As he fulminated, Trump was standing less than four miles from New Hampshire’s only sizable mosque, which is in a mini-mall above a Fantastic Sams hair salon. Inside, some congregants were busily readying their place of worship for a Ramadan feast featuring samosas, rice, and slices of watermelon. Fluorescent lights flickered on the low ceiling, and ballroom music filtered in from the Royal Palace Dance Studio next door. The Republican presidential nominee’s handlers didn’t respond to my e-mail inquiries. I don’t know if Trump was aware of the distance between his rhetoric and the daily reality of Manchester Muslims.
One, Mahboubul Hassan, 66, a Bangladeshi native who’s a finance and economics professor at Southern New Hampshire University, has been trying since 1998 to build the state’s first purpose-built mosque. New Hampshire’s practicing Muslims, numbering about 1,200, are concentrated near Manchester, the state’s largest city, with a little more than 110,000 residents. New York and California have about 250 Muslim masjids apiece, but for now the pride of Islamic New Hampshire is an unfinished, 13,000-square-foot octagonal brick structure that sits under construction on a hilly, weed-infested lot. On its facade, an inscription in Arabic reads, “There is no God but Allah.”

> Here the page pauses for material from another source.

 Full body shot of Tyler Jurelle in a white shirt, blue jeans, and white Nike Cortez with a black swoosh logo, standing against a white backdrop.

After working with an architect, the Islamic Society of New Hampshire broke ground on its masjid in 2007; so far it’s spent about $1.5 million. The blueprints were for a minimally ornamented two-story building encircled with large radius-top windows. If ever completed, the structure will have a capacious prayer room with a modest three-step wooden mimbar (the platform at the end of a staircase from which an imam sermonizes), a tutoring center, a full basement for meetings, a lavish kitchen, and a domed roof. The foundation has been poured, and the walls are up, but there’s still about $2.5 million worth of work left to do. The long saga of the mosque’s construction is a story of American immigration—a tale of émigrés, the first of them from South Asia, yearning to find a fixed place to pray, then dreaming up an architectural plan far beyond their economic and logistical reach.

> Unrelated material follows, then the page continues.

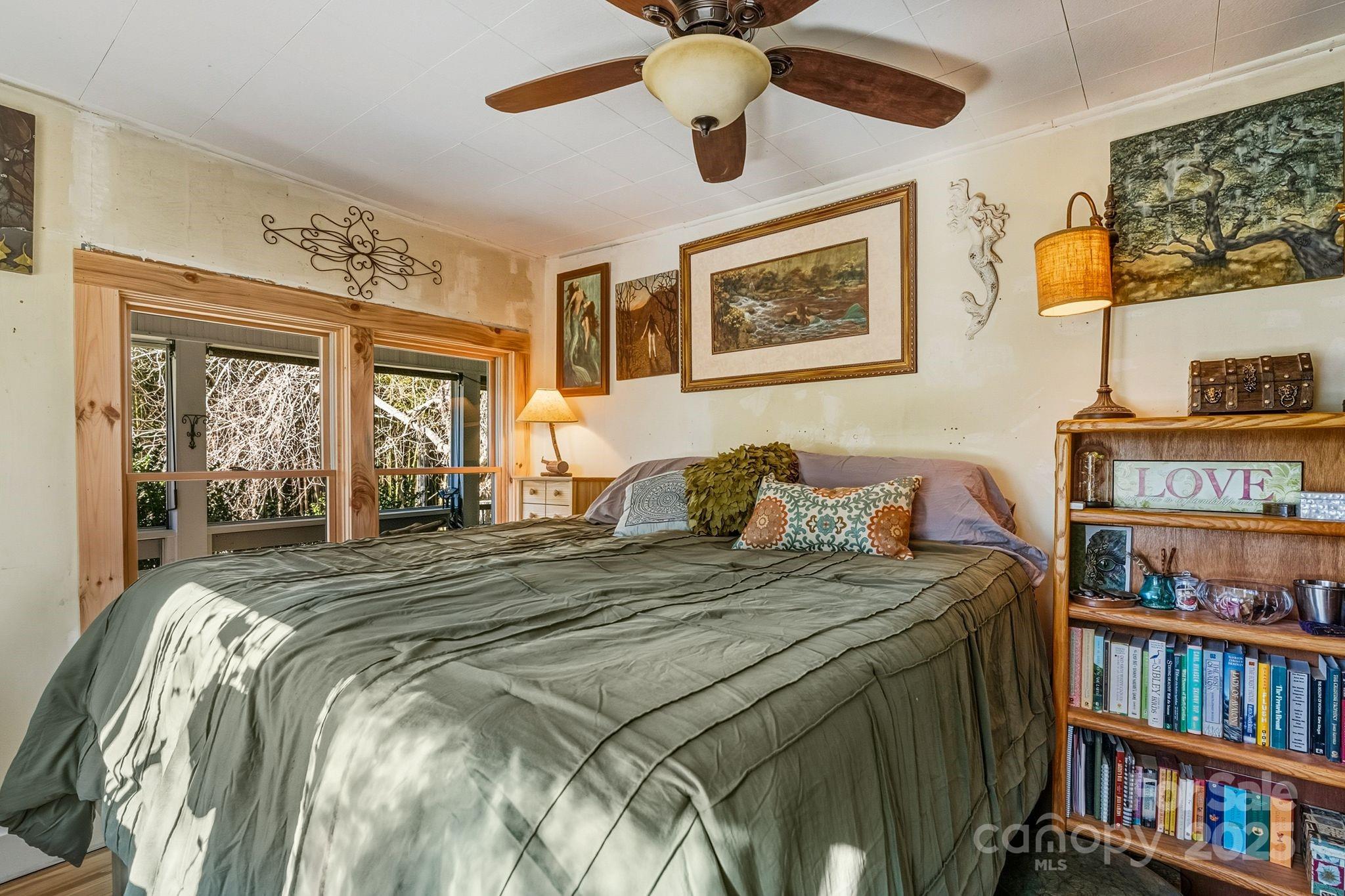 13 Holly Hill Farm Road Mars Hill, NC 28754 - Photo 16 of 44 a bed sitting in a bedroom next to a book shelf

The project has mired New Hampshire’s Muslims in troubles that are, though on a smaller scale and stage, similar to those that Islamic developer Sharif el-Gamal faced when he tried to build a 15-story Muslim cultural center two blocks from Ground Zero in Manhattan. Onetime U.S. House Speaker Newt Gingrich likened that project to a “Nazi sign” being planted beside the Holocaust Museum in Washington. Forty thousand protesters gathered in the street, many waving American flags. El-Gamal ultimately backpedaled and decided to build a luxury condo tower instead.

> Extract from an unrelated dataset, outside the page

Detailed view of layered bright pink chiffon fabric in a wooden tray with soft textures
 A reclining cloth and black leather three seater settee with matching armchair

The Manchester plan has thrown up its own idiosyncratic challenges. It began hopefully in 1998, when Hassan found a flat, cleared 10-acre residential property just north of the city, listed for $400,000. “An elderly lady owned it,” he says. “She was dying of cancer, and she asked me what I was going to do with the land. I didn’t say ‘mosque,’ because she wouldn’t have understood. I said, ‘a church for the Muslims.’ ” The woman seemed to find the concept enchanting. “Oh, for you it’s $200,000,” she told him.